DIRECTIONS FOR THIS TASK = Print the text of every entry below word for word, leaving out the pictures.

Spatial question entries:
....................
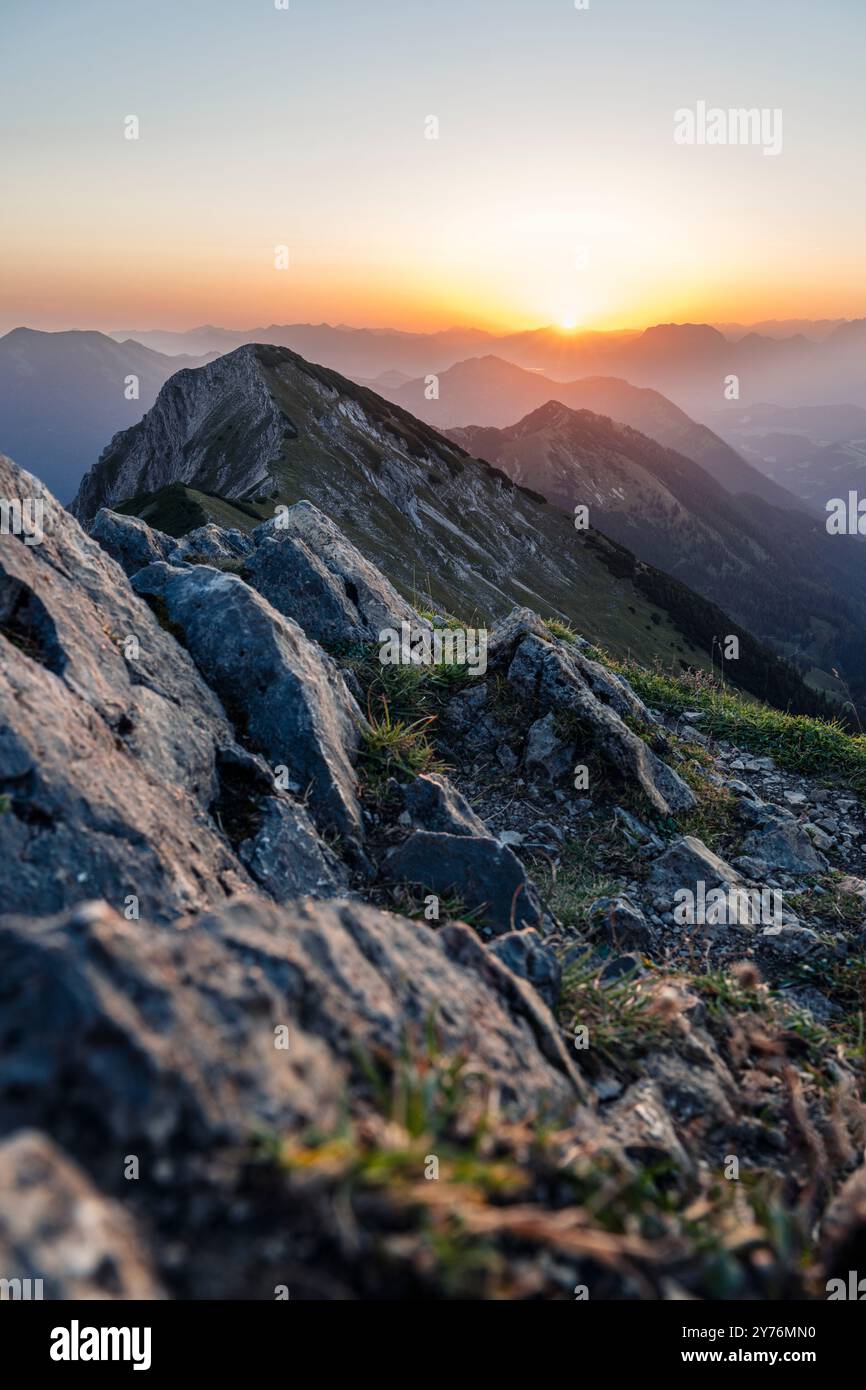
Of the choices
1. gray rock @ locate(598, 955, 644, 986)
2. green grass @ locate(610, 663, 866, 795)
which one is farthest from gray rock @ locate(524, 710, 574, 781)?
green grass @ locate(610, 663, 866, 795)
....................
FINAL RESULT =
Of the choices
1. gray rock @ locate(598, 955, 644, 986)
2. green grass @ locate(610, 663, 866, 795)
which one is farthest from gray rock @ locate(524, 710, 574, 781)?
green grass @ locate(610, 663, 866, 795)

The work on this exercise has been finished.